▶ **How to complete this task**
Could you output exactly the lines from the one containing "site DHP_S3_DWA03, 3-frame burst." through the end of the records below, and nothing more?

▶ **Records shown**

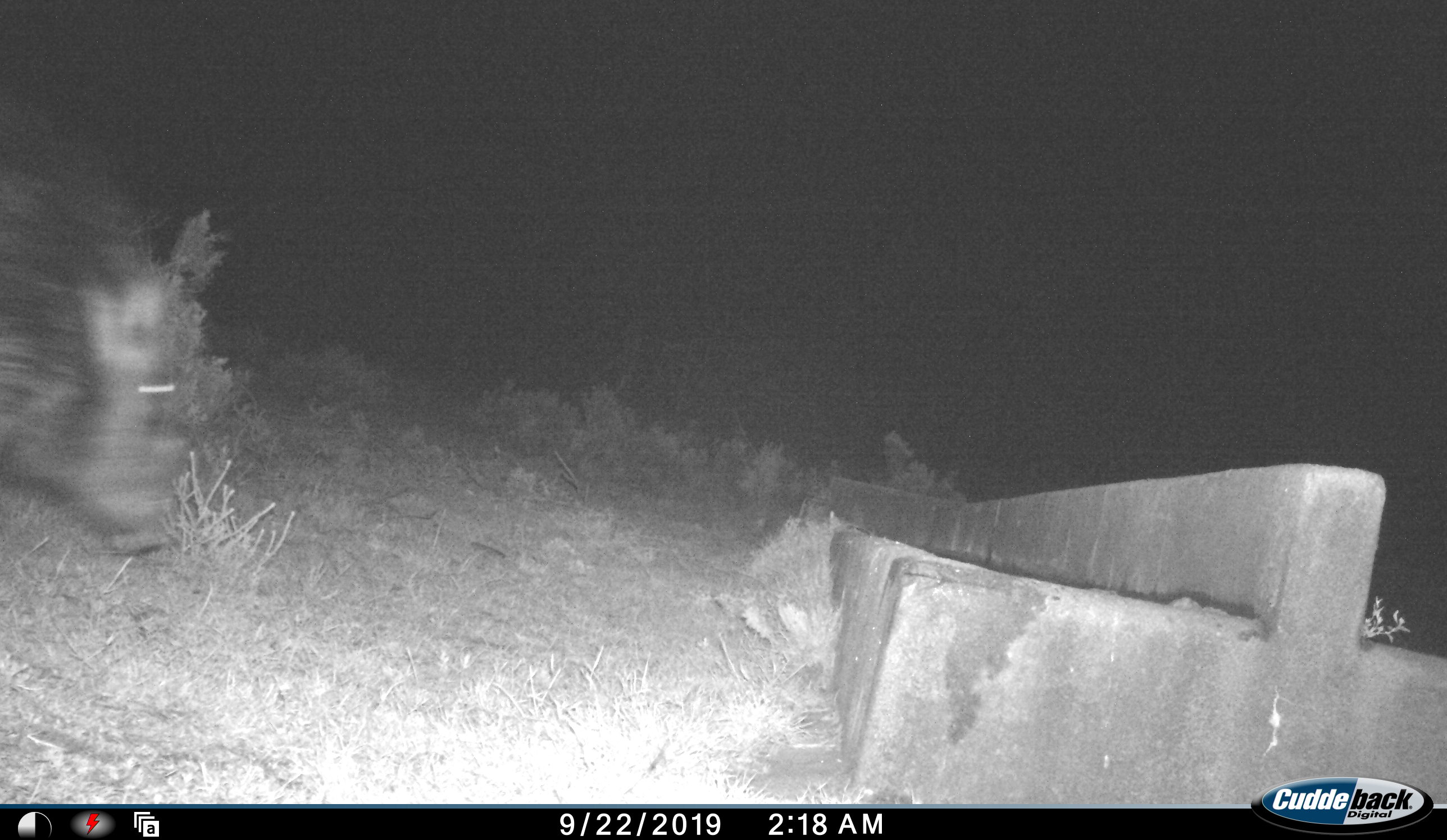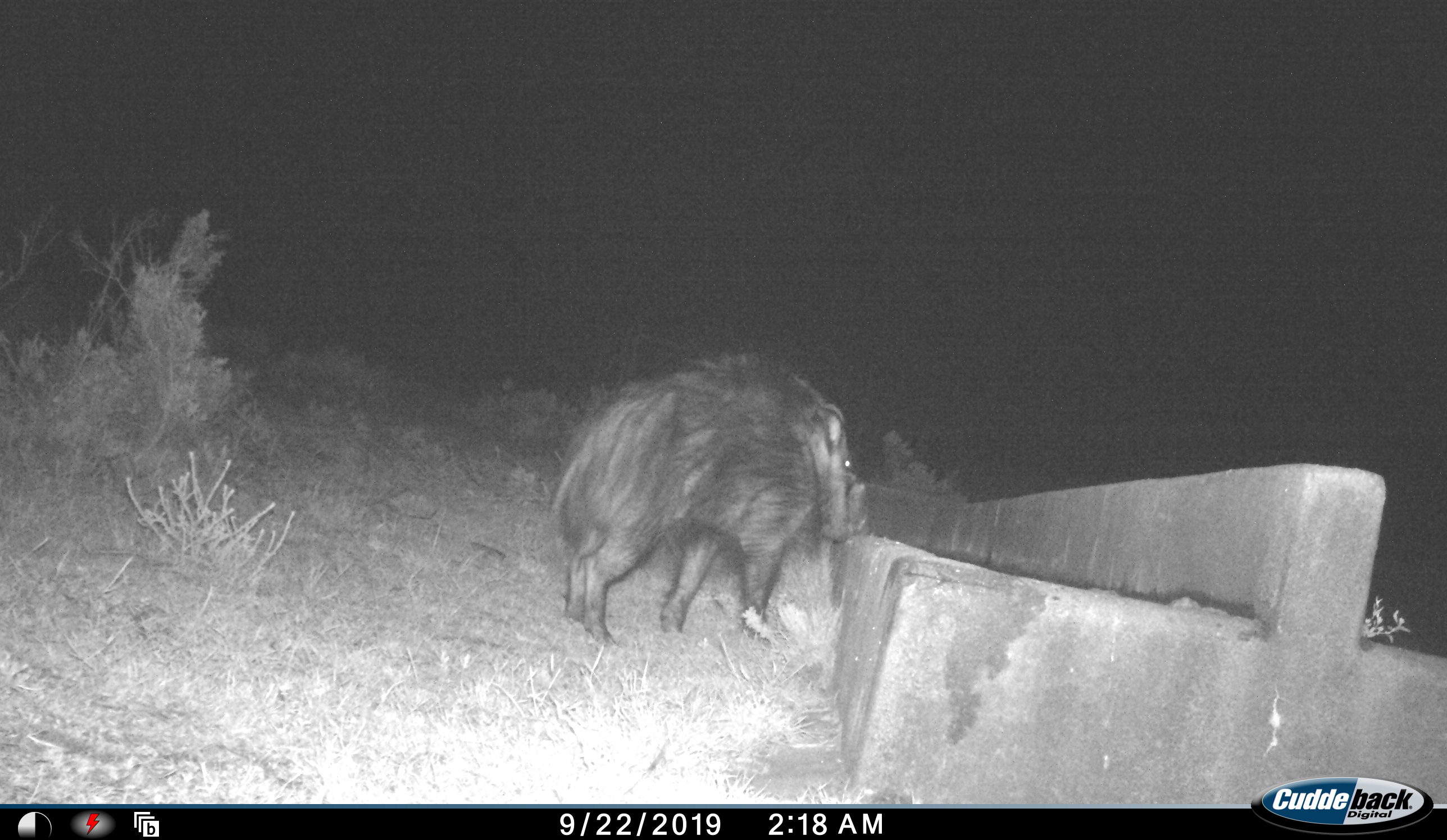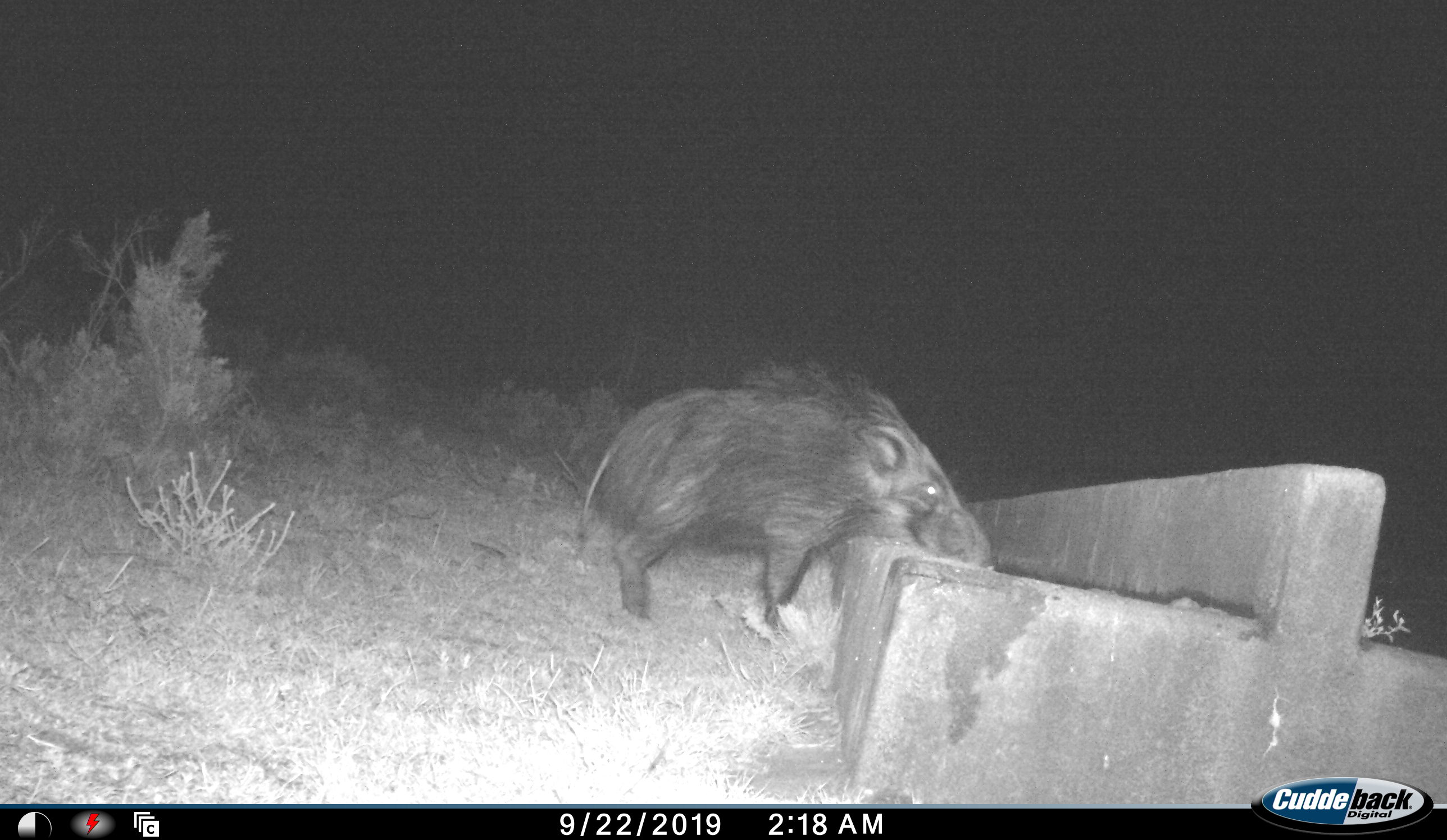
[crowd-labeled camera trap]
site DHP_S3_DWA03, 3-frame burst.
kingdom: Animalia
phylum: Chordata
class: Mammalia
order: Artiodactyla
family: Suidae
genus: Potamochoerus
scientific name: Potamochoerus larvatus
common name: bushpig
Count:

▶ **Solution to this problem**
site DHP_S3_DWA03, 3-frame burst.
kingdom: Animalia
phylum: Chordata
class: Mammalia
order: Artiodactyla
family: Suidae
genus: Potamochoerus
scientific name: Potamochoerus larvatus
common name: bushpig
Count:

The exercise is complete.